Tillerson's exit should not leave Washington hawkish

Source:Global Times Published: 2018/3/14 8:12:53

Rex Tillerson is out as the US Secretary of State as of Tuesday, following US President Trump's announcement in a tweet. Trump indicated CIA Director Mike Pompeo is his choice to replace Tillerson as the new Secretary of State. Trump also picked Gina Haspel, CIA deputy director, as the first woman nominee to head the CIA. US media has digested the decision as Trump firing Tillerson from his post.

Although the predictions by the US media of Tillerson's leaving have been brewing for some time, the abruptness of the incident came as a surprise. Tillerson is perhaps the lone Secretary on record exiting inside 14 months—not through resignation, but by outright dismissal.

But Tillerson is not the only one. Before him, over a dozen high officials in the Trump Administration left their posts. This indicates, one can reasonably argue, a lack of willingness or ability on Trump's part to see disagreements resolved. As the tribulations inside the Trump Administration mount, such news foretells of a lack of decision and efficacy in Washington on the global stage.

Washington's half-handed way in which diplomacy is dealt has become a cause of concern. The recent transformation in US-North Korea relations is a perfect example. Last year, intense animosity reigned between the two nations, and now, unexpectedly, the two leaders decide to meet. This unpredictability is evident also in the US' stance on other issues, such as climate change, world trade, and the status of Jerusalem.

Rumors are circulating about Trump's National Security Advisor H.R. McMaster's impending exit. If this is true, Trump's national security team has suffered a total reshuffle since trump took office in 2017.

What's particularly worrisome is that most of the people departing are perceived moderates in their modus operandi and views on foreign policy than the ones who remain. This far-reaching reshuffle seems to have increased the prospects of a more hawkish Washington.

Mike Pompeo graduated from West Point. As a Republican, he represented the 4th congressional district of Kansas before he was sworn in as CIA Director. He is known for his stern views. Pompeo was criticized in 2013 by Muslim communities for asserting their silence on violence committed by "extremists" was "deafening." Compared to Tillerson, Pompeo is considered closer to Trump in international issues, both on and off the stage.

How far the Trump administration is willing to go in this cat-and-mouse game remains a gambler's guess. Understandably, Trump might be seeking the high grounds of artful bartering while pushing along Trump's "America First" strategy. However, unlike the more restrained Tillerson, the president's new expert Pompeo is likely to add more foam to the top, leading to uncertainty and a higher risk.

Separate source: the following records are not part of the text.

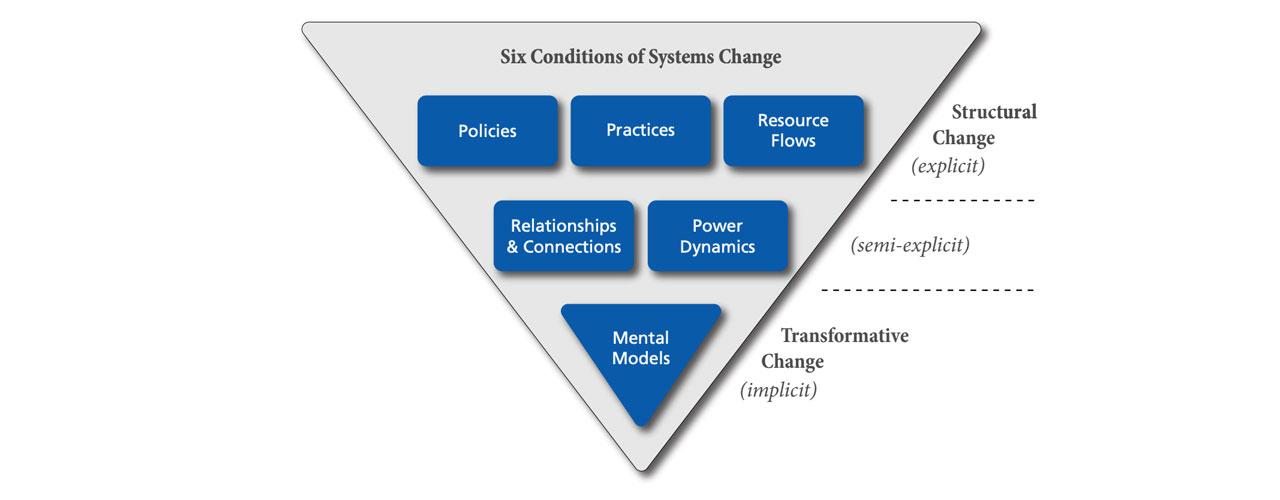 Six Conditions of Systems Change

Policies

Practices

Resource Flows

Structural Change
(explicit)

Relationships & Connections

Power Dynamics

(semi-explicit)

Mental Models

Transformative Change
(implicit)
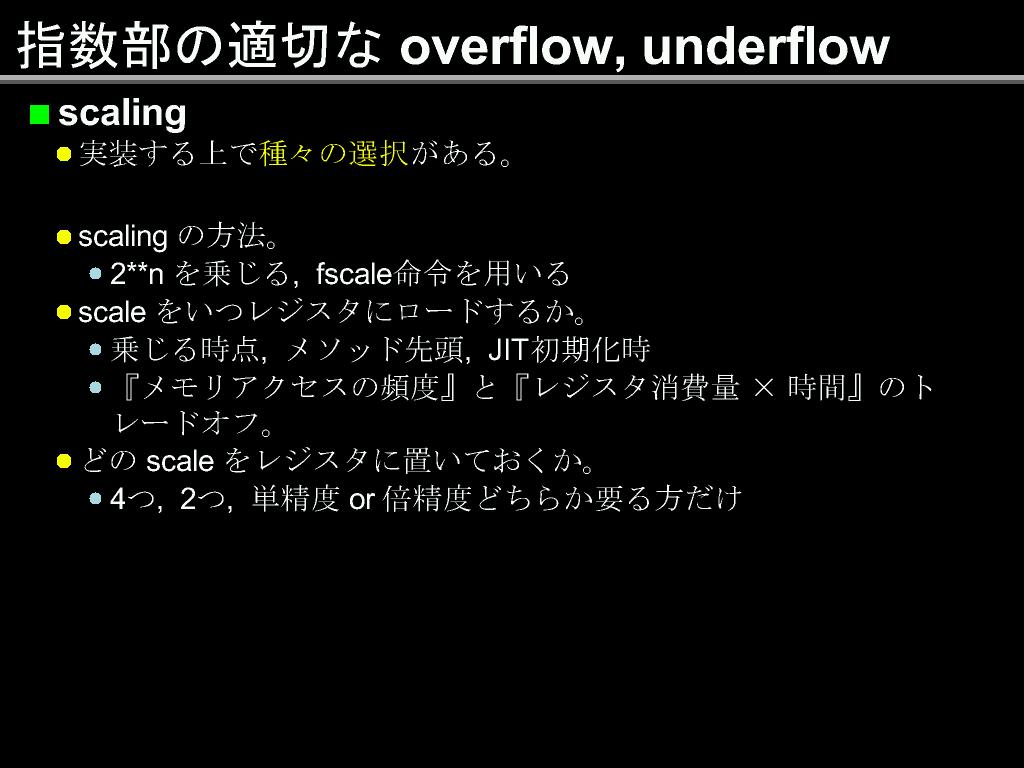 指数部の適切な overflow, underflow

scaling

実装する上で種々の選択がある。

scaling の方法。

2**n を乗じる，fscale命令を用いる

scale をいつレジスタにロードするか。

乗じる時点，メソッド先頭，JIT初期化時

『メモリアクセスの頻度』と『レジスタ消費量 × 時間』のトレードオフ。

どの scale をレジスタに置いておくか。

4つ，2つ，単精度 or 倍精度どちらか要る方だけ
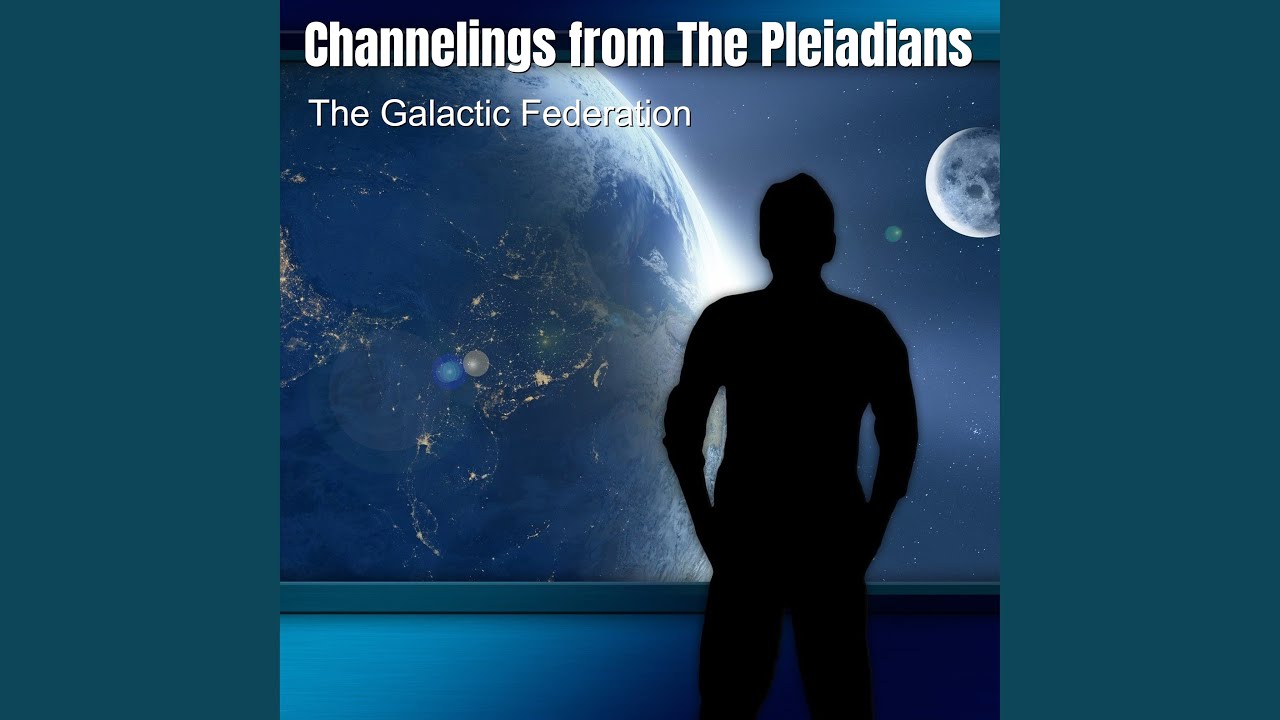 Channelings from The Pleiadians

The Galactic Federation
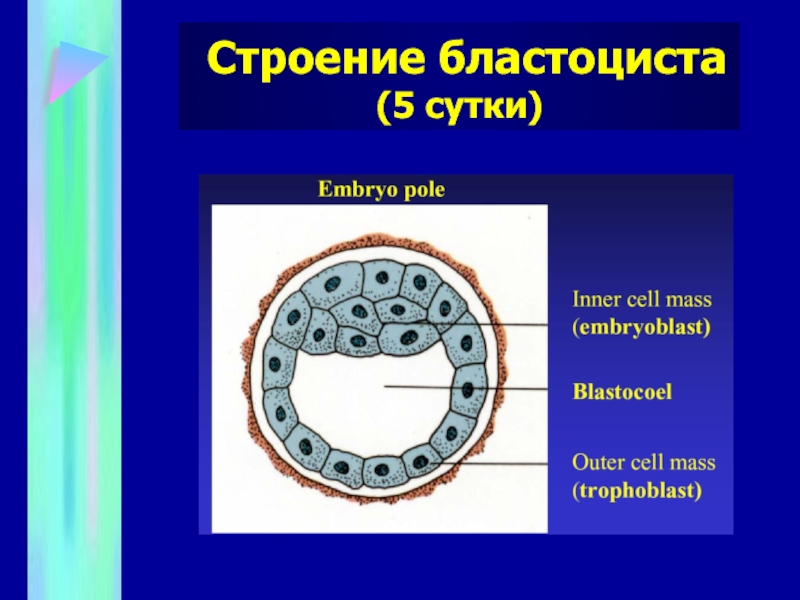 Строение бластоциста
(5 сутки)

Embryo pole

Inner cell mass
(embryoblast)

Blastocoel

Outer cell mass
(trophoblast)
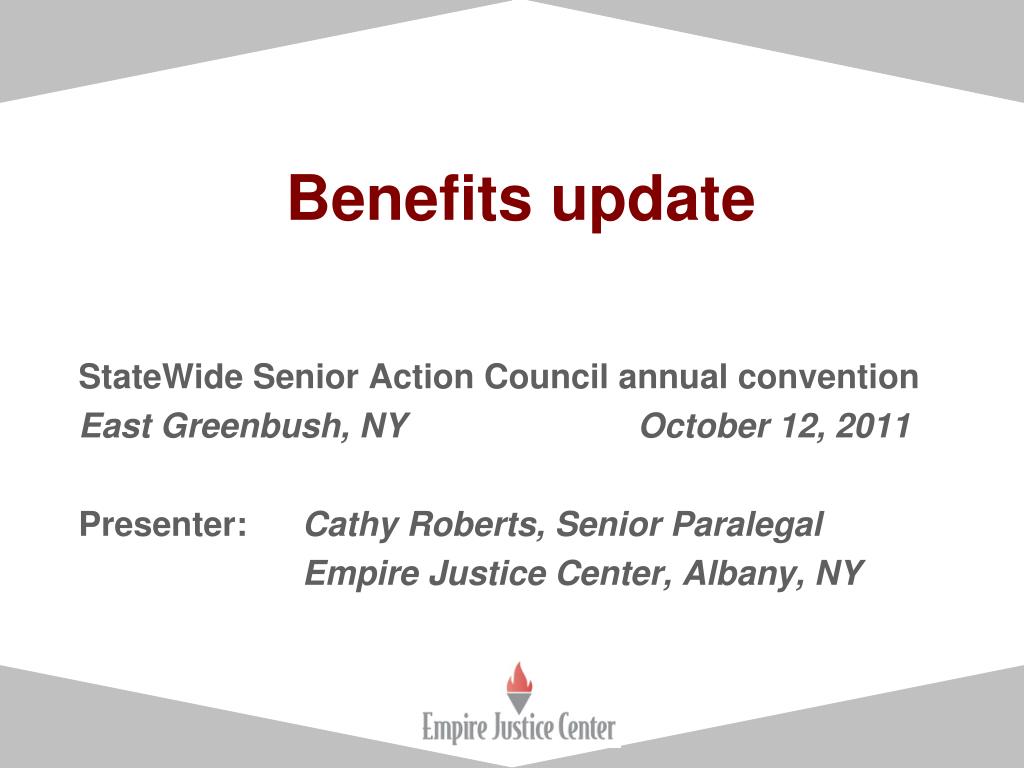 Benefits update

StateWide Senior Action Council annual convention
East Greenbush, NY October 12, 2011

Presenter: Cathy Roberts, Senior Paralegal
Empire Justice Center, Albany, NY

Empire Justice Center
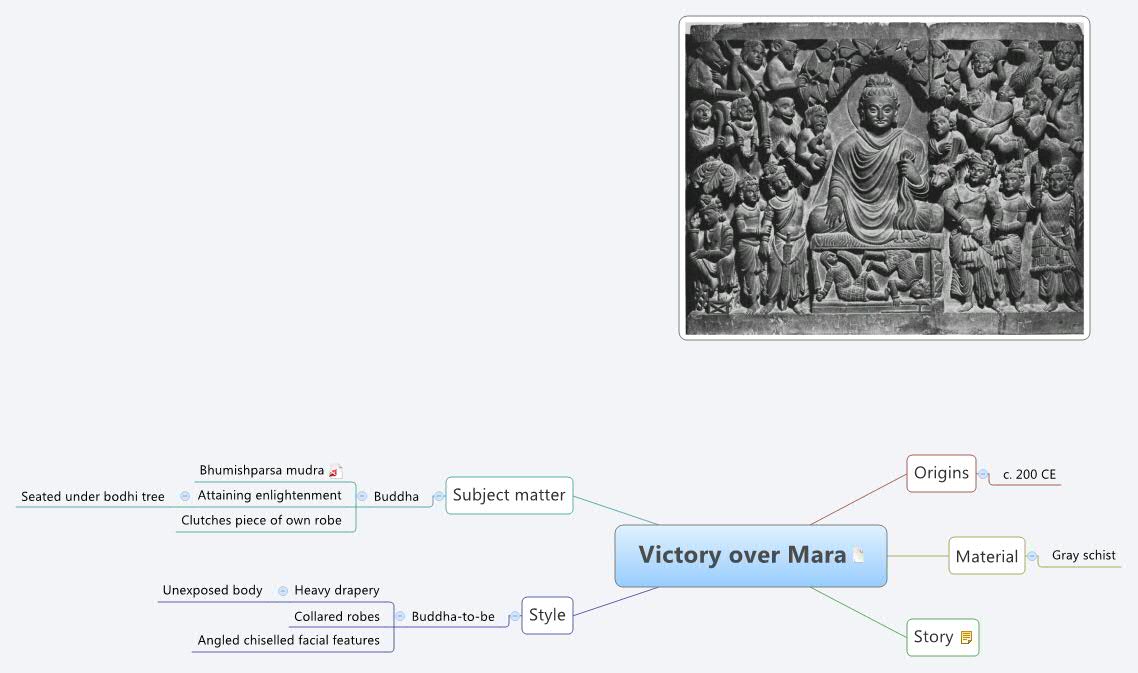 Victory over Mara

Subject matter
Buddha
Bhumishparsa mudra
Attaining enlightenment
Seated under bodhi tree
Clutches piece of own robe

Style
Buddha-to-be
Heavy drapery
Unexposed body
Collared robes
Angled chiselled facial features

Origins
c. 200 CE

Material
Gray schist

Story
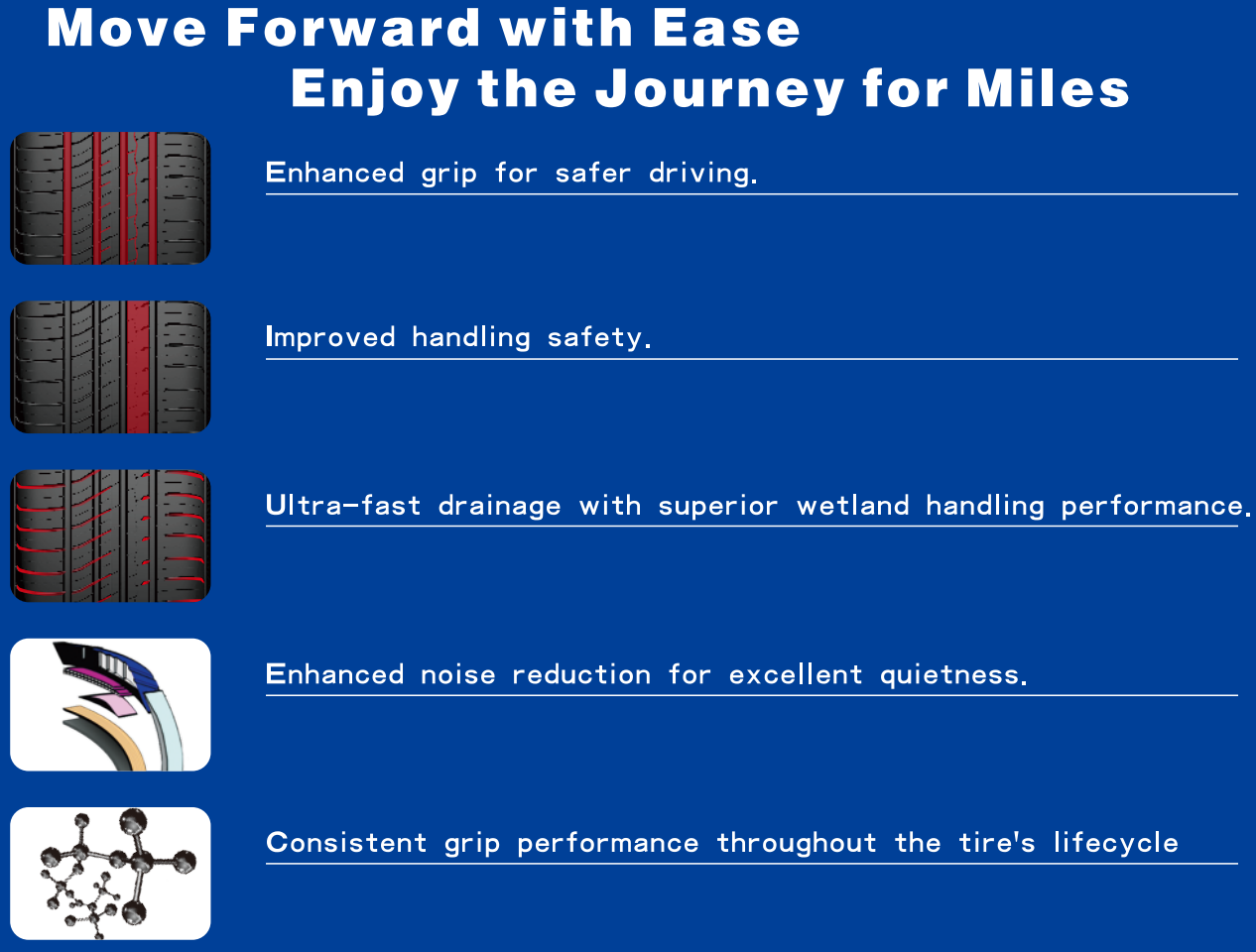 Move Forward with Ease
Enjoy the Journey for Miles

Enhanced grip for safer driving.

Improved handling safety.

Ultra-fast drainage with superior wetland handling performance.

Enhanced noise reduction for excellent quietness.

Consistent grip performance throughout the tire's lifecycle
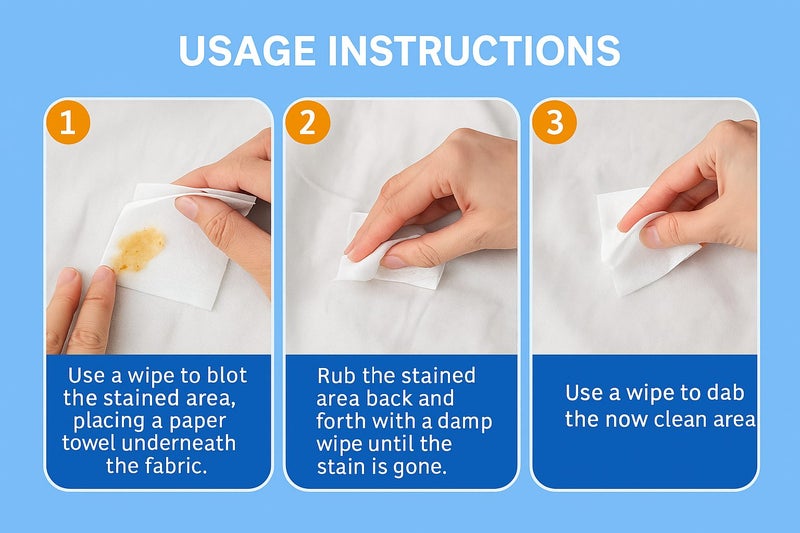 USAGE INSTRUCTIONS

1

Use a wipe to blot the stained area, placing a paper towel underneath the fabric.

2

Rub the stained area back and forth with a damp wipe until the stain is gone.

3

Use a wipe to dab the now clean area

The US government exerts its power, transnationally, through its diplomatic policies. But, these policies will fast turn to old ploys if they are saddled by the stagnated power of a superpower in disarray, such as the US these days. The American public expect their leaders to accomplish feats, in both the domestic and foreign arenas, but they hardly have endowed their president with the power to make perilous decisions. In this respect, the predicted rise of hard-liners in Washington remains doubtful.

The team set up by Trump after his election was considered "tough." Nonetheless, its members waffled soon, and fell by the wayside. There is little reason to believe this pattern will not extend to the newly assembled administration.

As to the rearrangement's impact on China, it is worth noting Tillerson was not the deciding factor in the Trump administration's policy toward China. Therefore, his departure will not be a deciding factor either in this respect. How Pompeo resolves to act, however, remains mainly a Pompeo decision.

"… If I had to pick one with a nose above the other, I'd probably pick China," Pompeo said to a reporter in a comment he made on China's rising status as a "rival." Pompeo will certainly learn few new things about China in his post as the US Secretary of State. It is sincerely hoped that he will forge a more objective understanding of China.

As the Sino-US relationship is of enormous significance to the US, past administrations have approached bilateral issues with caution, and respected unswervingly norms established over the years. Building consensus has consistently proven to be more beneficial for America than acting impulsively.